>> start Provided passage

Thanks, Jeff. We will now open the call to Q&A. [Operator Instructions] With that operator, we’ll take our first question..
[Operator Instructions] Our first question comes from Doug Leggate with Bank of America. Your line is now open..
Good morning, guys. This is actually Kalei on for Doug. I’ve got two questions, if I may. Both are related to public policy on oil and gas. So under a potential Biden administration, obviously, if there is a risk to the industry.
Firstly, what’s your understanding of the potential of subsidies to the industry that could be targeted? And specifically, I’m thinking about items like IDCs or even a minimum book tax that could raise cash costs on the business.
How would this change items like your breakeven and how you pursue your activity levels?.
This is Jeff. To be honest, I don’t have a lot of specific details around any changes that the Biden administration is planning or as talked about, certainly to the extent that IDC were to be limited or changed in some way that would be impactful, certainly to our financial results and the taxable income that we would generate as a company.
So that’s something, we’ll certainly, have to be on a watch for and be mindful of, but we don’t have any specific details at this point in time..
All right, thanks. For my second question, I just like to ask for an update on your federal acreage plans.
How many permits have been secured? To what date does that bring you to? And if that window – if you anticipate that window closing under a new administration, to obtain permits, what’d you think that would close?.
Well, I’ll start off here and David can provide detail. So I think we’ve said in our prepared remarks, so we anticipate having about 650 federal permits by the end of the year. 80% of those are going to be in the Delaware basin or about 520 federal permits in the Delaware basin by the end of the year is our anticipation.
The key point of that is that covers four years of activity that we would anticipate in a Delaware basin. And that’s keeping in mind, when I say that even under the maintenance capital scenario or production overall for the company would remain flat. That means though in the Delaware basin, we would be growing our production.
So that’s a level of permits that would allow production to actually grow in the Delaware basin while keeping the overall production for the company as flat. And the other thing, I’d mentioned too is keep in mind, we are very well aligned with the state here. The 40% of the revenue in New Mexico comes from oil and gas activities.
And the state understands extremely well. Governor Grisham who’s on the Biden transition team understands and supports very much oil and gas activity in the state.
So I know there’s a lot of discussion around this and I understand, if why, but the alignment with the state and what we do as an industry for the state to help out with other social needs that the state has is extremely important. And everyone in the state of New Mexico understands that.
And so it’s a great hypothetical question, but frankly, we think most likely is that things will slowdown. But there’s not going to be a stopping of activity on federal acreage. Even if there is, we have four years worth of activity covered with the permits we anticipate by the end of the year.

>> end Provided passage

Challenge:
According to the earnings call transcript, about how many federal permits does the company expect to hold by the end of the year? The data after this point comes from a separate, unrelated source.

>> start Material provided

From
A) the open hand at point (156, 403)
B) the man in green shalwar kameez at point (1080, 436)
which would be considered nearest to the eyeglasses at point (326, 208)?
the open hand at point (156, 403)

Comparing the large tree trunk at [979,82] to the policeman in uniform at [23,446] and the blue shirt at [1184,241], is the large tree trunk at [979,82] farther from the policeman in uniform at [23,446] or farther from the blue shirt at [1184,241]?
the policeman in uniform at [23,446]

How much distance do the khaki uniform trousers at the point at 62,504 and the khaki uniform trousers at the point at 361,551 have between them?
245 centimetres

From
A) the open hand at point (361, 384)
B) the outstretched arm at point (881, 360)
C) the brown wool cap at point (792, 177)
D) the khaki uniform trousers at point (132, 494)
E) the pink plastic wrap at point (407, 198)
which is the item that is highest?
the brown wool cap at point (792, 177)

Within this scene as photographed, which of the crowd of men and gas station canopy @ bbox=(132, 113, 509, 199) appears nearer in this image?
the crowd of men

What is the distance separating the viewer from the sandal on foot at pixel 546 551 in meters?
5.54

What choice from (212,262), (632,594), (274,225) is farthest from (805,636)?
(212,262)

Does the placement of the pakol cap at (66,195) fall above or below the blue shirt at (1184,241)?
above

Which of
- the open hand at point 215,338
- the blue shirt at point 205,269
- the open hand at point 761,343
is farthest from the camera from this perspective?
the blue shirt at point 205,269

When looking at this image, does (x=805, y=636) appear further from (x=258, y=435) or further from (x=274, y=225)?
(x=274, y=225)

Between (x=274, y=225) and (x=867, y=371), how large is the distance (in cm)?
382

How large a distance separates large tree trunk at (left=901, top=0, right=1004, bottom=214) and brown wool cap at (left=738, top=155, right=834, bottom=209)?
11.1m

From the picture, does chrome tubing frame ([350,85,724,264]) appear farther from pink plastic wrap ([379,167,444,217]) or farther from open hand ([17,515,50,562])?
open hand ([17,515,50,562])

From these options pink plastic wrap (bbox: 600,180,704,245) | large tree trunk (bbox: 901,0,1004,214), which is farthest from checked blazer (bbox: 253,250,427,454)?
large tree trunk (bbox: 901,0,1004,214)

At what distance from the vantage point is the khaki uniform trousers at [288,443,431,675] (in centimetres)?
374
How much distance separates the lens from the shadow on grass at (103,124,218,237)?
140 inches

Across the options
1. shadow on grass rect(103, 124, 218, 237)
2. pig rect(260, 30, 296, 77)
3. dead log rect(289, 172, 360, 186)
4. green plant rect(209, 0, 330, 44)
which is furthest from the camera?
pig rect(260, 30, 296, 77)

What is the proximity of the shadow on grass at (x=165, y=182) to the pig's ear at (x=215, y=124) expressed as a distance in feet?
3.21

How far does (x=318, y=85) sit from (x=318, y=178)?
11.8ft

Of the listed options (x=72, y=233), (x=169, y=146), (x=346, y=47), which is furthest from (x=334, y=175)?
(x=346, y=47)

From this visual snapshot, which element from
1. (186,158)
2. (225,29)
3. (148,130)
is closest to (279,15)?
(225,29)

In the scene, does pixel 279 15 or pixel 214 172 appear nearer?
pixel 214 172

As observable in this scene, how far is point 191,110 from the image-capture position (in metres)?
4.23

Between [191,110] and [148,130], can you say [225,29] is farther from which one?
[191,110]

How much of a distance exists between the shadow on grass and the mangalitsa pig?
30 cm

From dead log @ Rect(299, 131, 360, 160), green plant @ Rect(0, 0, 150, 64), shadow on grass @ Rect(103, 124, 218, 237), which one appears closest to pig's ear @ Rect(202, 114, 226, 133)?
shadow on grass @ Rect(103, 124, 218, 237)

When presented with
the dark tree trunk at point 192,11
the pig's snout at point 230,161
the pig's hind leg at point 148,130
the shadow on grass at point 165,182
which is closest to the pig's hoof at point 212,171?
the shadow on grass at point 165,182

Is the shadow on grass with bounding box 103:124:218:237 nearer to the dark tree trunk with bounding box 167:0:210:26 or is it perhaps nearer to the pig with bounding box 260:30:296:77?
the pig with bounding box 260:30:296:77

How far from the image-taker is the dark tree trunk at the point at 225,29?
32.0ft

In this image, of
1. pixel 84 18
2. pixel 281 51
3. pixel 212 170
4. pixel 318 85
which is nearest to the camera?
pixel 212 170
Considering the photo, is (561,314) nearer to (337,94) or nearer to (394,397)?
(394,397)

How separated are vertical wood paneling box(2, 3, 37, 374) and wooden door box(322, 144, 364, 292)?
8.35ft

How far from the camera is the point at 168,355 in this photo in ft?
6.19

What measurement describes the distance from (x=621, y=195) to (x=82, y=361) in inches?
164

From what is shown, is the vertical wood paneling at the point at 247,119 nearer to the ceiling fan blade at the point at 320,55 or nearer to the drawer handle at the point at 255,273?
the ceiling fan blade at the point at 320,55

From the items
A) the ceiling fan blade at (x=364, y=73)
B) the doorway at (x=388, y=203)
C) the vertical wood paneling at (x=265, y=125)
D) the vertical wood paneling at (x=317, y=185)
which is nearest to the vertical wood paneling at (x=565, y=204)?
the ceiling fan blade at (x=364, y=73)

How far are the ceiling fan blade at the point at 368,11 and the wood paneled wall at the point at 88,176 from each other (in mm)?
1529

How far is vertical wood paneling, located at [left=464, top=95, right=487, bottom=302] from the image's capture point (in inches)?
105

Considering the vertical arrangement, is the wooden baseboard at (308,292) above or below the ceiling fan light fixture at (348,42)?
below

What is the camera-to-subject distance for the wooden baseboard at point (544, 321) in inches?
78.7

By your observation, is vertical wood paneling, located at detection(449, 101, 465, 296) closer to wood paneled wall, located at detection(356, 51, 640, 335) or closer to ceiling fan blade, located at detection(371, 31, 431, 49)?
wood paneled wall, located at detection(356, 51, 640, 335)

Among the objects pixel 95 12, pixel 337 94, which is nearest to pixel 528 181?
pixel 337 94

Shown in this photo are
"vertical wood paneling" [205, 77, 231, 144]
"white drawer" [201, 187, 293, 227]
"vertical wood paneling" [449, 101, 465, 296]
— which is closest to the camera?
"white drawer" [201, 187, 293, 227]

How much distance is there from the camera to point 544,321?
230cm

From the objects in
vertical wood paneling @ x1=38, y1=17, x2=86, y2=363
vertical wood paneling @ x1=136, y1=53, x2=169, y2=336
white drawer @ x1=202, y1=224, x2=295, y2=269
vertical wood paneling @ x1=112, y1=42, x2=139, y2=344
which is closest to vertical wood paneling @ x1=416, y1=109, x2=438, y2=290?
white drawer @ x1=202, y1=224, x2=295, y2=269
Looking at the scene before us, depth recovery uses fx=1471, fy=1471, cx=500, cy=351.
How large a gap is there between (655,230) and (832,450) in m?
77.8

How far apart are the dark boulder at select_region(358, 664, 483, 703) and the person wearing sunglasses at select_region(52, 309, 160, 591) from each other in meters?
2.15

>> end Material provided

Result:
About 650 federal permits.